Roland MT-32 - Music For PC Games

Music For PC Games

Despite its original purpose as a companion to other professional MIDI equipment, the MT-32 became one of several de facto standards for PC computer game publishers. Sierra On-Line, a leading PC game publisher of the time, took an interest in the sound-design of its PC games. Sierra secured a distribution deal to sell the MT-32 in the US, and invested heavily in giving its game titles (at the time) state-of-the-art sound by hiring professional composers to write in-game music. King's Quest IV, released in 1988, was the first Sierra title with a complete musical soundtrack scored on the MT-32.

The MT-32 with a necessary MPU-401 interface cost $550.00 to purchase from Sierra when it first sold the device. Although the MT-32's high price prevented it from dominating the end-user market of gamers, other PC publishers quickly followed Sierra's lead, expanding the role of music in their own game titles with Roland supporting the industry by releasing CM modules for computer users. The MT-32 remained the gold-standard for musical composition well into the early 1990s, when the game-industry began to shift toward General MIDI and later CD Audio.
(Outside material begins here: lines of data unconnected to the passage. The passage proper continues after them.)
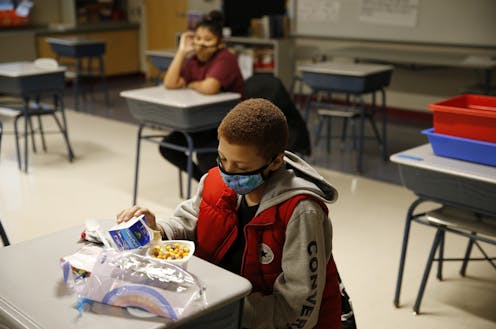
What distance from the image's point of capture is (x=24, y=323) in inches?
43.1

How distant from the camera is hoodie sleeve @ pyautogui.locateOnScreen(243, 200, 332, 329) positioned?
131 centimetres

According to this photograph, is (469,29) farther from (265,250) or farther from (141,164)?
(265,250)

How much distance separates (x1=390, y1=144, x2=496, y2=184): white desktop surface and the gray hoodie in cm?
91

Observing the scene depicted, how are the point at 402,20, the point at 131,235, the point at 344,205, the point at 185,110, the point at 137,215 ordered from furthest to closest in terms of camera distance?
the point at 402,20 < the point at 344,205 < the point at 185,110 < the point at 137,215 < the point at 131,235

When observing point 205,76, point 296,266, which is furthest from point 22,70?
point 296,266

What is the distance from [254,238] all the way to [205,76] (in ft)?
7.65

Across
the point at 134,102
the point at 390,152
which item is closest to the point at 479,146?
the point at 134,102

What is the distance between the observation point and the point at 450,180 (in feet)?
7.21

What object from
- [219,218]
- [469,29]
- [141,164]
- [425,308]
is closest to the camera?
[219,218]

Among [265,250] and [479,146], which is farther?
[479,146]

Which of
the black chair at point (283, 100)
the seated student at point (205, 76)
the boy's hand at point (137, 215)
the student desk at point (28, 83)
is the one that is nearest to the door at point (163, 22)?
the student desk at point (28, 83)

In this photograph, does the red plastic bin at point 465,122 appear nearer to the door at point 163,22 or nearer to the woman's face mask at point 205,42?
the woman's face mask at point 205,42

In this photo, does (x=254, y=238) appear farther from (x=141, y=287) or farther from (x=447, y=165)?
(x=447, y=165)

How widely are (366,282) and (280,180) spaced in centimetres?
153
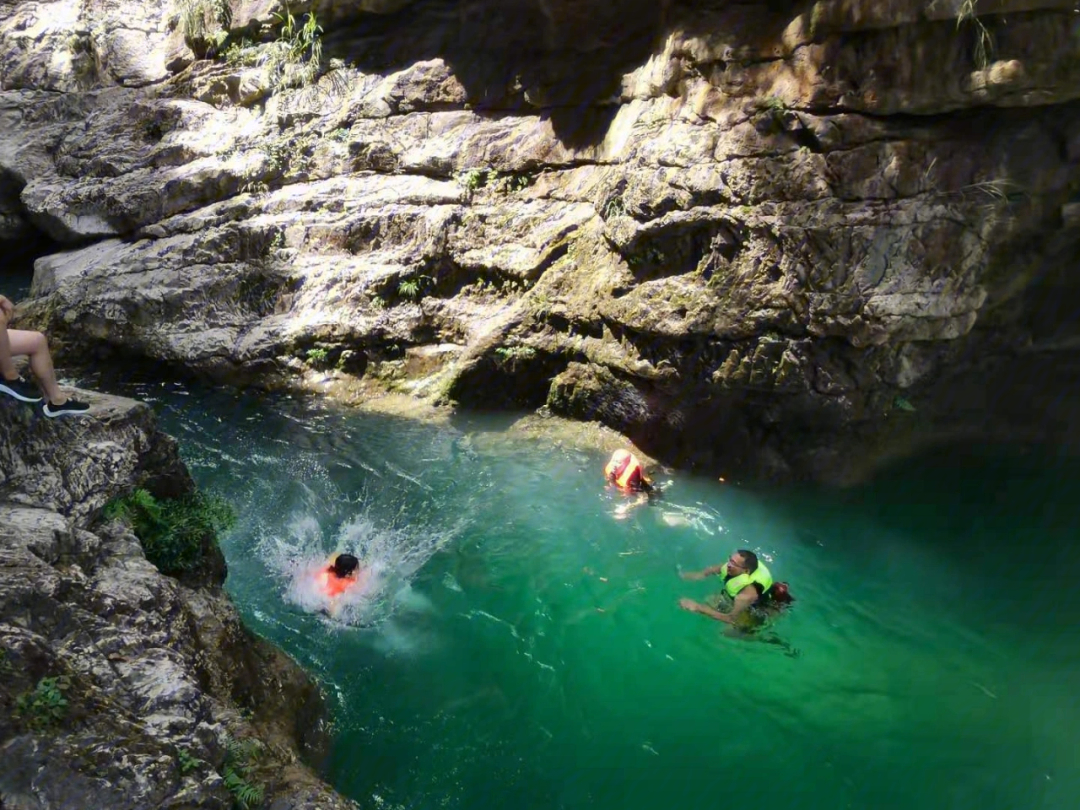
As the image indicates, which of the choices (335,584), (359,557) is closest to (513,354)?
(359,557)

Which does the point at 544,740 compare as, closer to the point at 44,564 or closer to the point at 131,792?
the point at 131,792

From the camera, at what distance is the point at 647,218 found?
30.4 feet

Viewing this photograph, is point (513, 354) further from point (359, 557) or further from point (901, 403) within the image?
point (901, 403)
The proliferation of the General MIDI standard, along with competition from less expensive wavetable-based soundcards, led to the decline of musical soundtracks using the MT-32's proprietary features. Games that played General-MIDI tracks on the MT-32 initialized the MT-32's sound bank to approximate the General MIDI Level 1 (GM1) specification, but avoided any of the MT-32's hallmark music-synthesis features, adhering to GM1's rather limited set of controllers.